**What the task asks**
Rewrite the records below as a JSON list of strings, one string per line, skipping blank lines.

**Available data**
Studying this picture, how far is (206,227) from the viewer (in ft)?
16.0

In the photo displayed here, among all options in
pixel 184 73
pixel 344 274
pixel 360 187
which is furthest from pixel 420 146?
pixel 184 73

**Complete answer**
[
  "Studying this picture, how far is (206,227) from the viewer (in ft)?",
  "16.0",
  "In the photo displayed here, among all options in",
  "pixel 184 73",
  "pixel 344 274",
  "pixel 360 187",
  "which is furthest from pixel 420 146?",
  "pixel 184 73"
]